Partial or complete surgical removal of the parotid gland and the facial nerve may be damaged thereby causing facial paralysis (Bell’s paralysis). A physician must be careful to identify, dissect and preserve the facial nerve. This is done by seeing where the nerve exits from the stylomastoid foramen and then follow it through the parotid gland. Although sometimes removal of the facial nerve may be necessary, for example, in a malignant tumor. Usually an attempt is made to salvage the nerve if possible. The parotid gland is the largest of the three major salivary glands. Mumps is a common viral inflammatory lesion of the parotid gland and it may spread to the testes and cause sterility. Another injury to the head area is what is called a contrecout fracture. It is a term applied to the fracture of the skull at some distance from the point of contact from the blow. This is because part of the skull is hollow and elastic. The force of the blow may be transmitted to the opposite side. On the other hand, an extradural hemorrhage can result from a trauma to the side of the head over the inferior part of the parietal bone causing fracture of the bone. A subdural hemorrhage is a blood collection in the space between the dura and the arachnoid. It results from a rupture of the large veins that return blood from the surface of the brain. It often is caused by trauma on the front or back of the head, causing significant movement of the brain within the cranium. A subarachnoid hemorrhage often comes from leakage of blood vessels. Aneurysms of the cerebral arteries often occur in or near the circle of Willis. Rupture of such an aneurysm bleeds into the subarachnoid space and is a common cause of a cerebrovascular accident in a young person. Blood detected in cerebral spinal fluid aspirated during a lumbar spinal puncture may be due to hemorrhage of this nature.

There are many lesions of the cerebrum. Usually the symptoms involve vomiting, dizziness, headache, convulsions, partial or complete paralysis. Where the lesion is located usually causes specific symptoms to specific areas of the body. Lesions of the cerebellum may be from tumors, abscesses, cysts or inflammation.
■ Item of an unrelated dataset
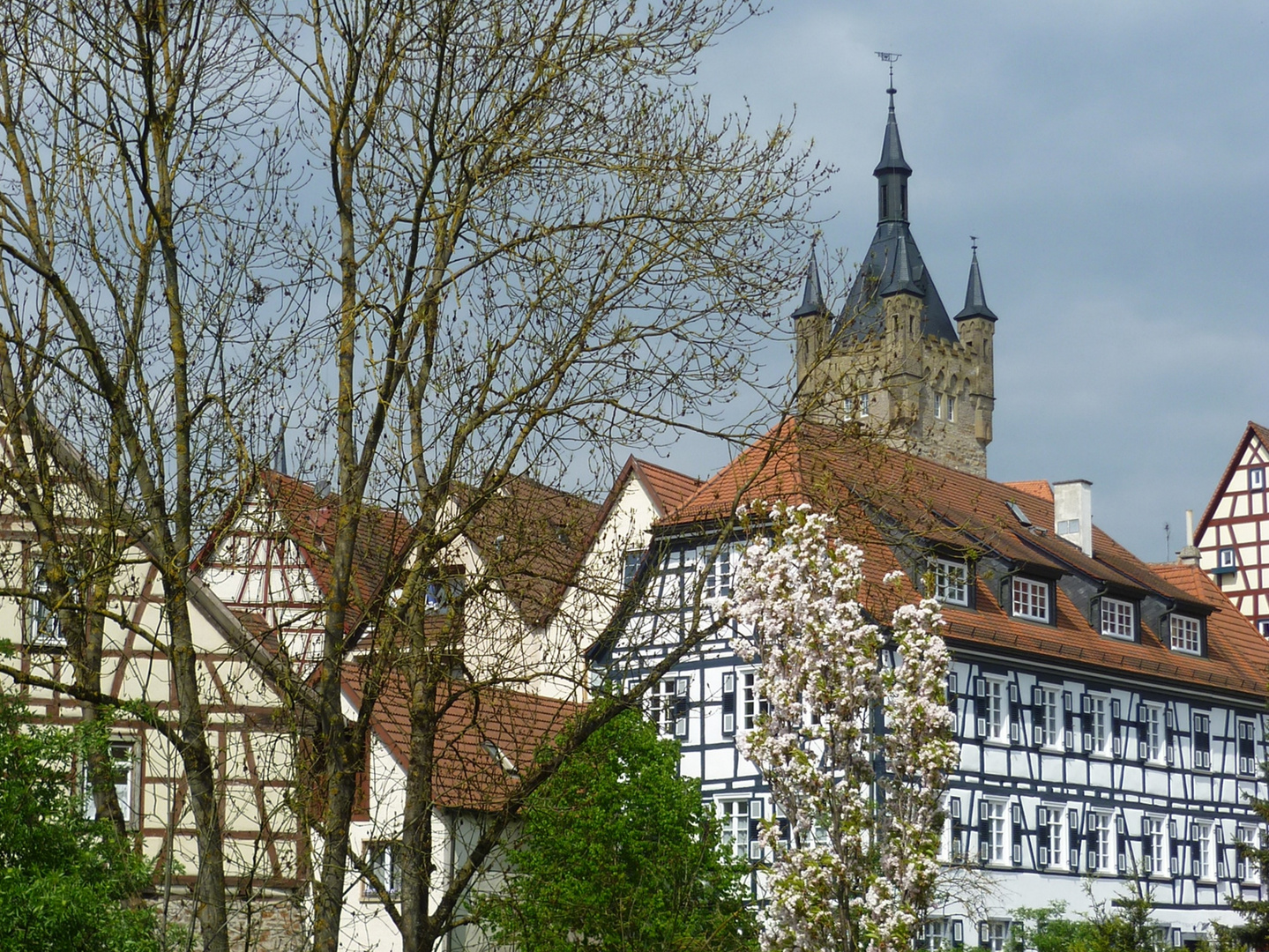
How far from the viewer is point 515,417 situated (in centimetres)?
1109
These usually involve instability of equilibrium and locomotion with dizziness. Hydrocephalus (water on the brain) is due to an abnormally large accumulation of cerebrospinal fluid within the ventricles of the brain. If this occurs in infants when the cranial bones are not yet united, the internal pressure greatly enlarges the skull as well as the ventricles of the brain. The cerebral cortex becomes thinned out and degenerates causing severe mental retardation. Hydrocephalus may be caused by obstruction of some part of the ventricular system, excessive production of fluid or interference with the absorption of the fluid. It is most commonly caused by scar tissue produced by inflammation, or a tumor.
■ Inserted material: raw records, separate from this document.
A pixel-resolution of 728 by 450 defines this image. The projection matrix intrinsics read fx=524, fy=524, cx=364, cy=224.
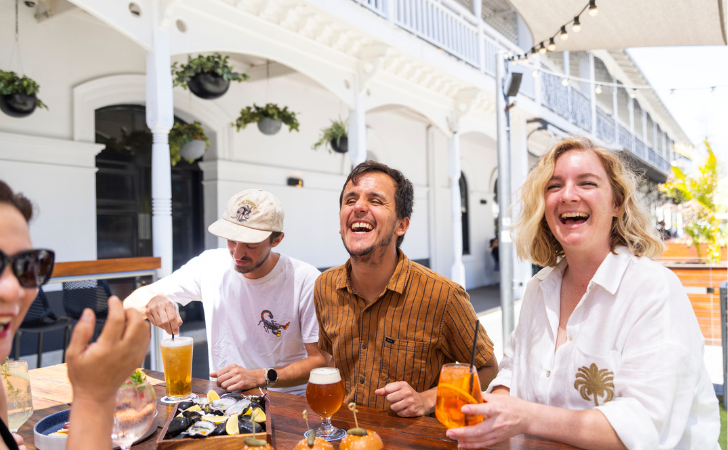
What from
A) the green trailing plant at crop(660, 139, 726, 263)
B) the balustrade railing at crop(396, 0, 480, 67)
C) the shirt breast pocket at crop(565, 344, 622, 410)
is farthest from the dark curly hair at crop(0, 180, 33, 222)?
the green trailing plant at crop(660, 139, 726, 263)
A stroke or cerebrovascular accident (CVA) is the rupture or occulsion of certain cerebral arteries leading to the internal capsule of the brain. Frequently, a lesion of this nature produces hemiplegia on the opposite side of the body. If the hemorrhage is significant, the portion of the brain supplied by the ruptured artery will degenerate and the neurological deficits will be permanent. Early dissolution of a blood clot and release of the pressure on the cerebral cortex may allow partial or complete return of function. Another common injury to the face caused by trauma is detachment of the retina. The tear in the retina causes blindness in the corresponding field of vision. The retina may be reattached by surgical procedure.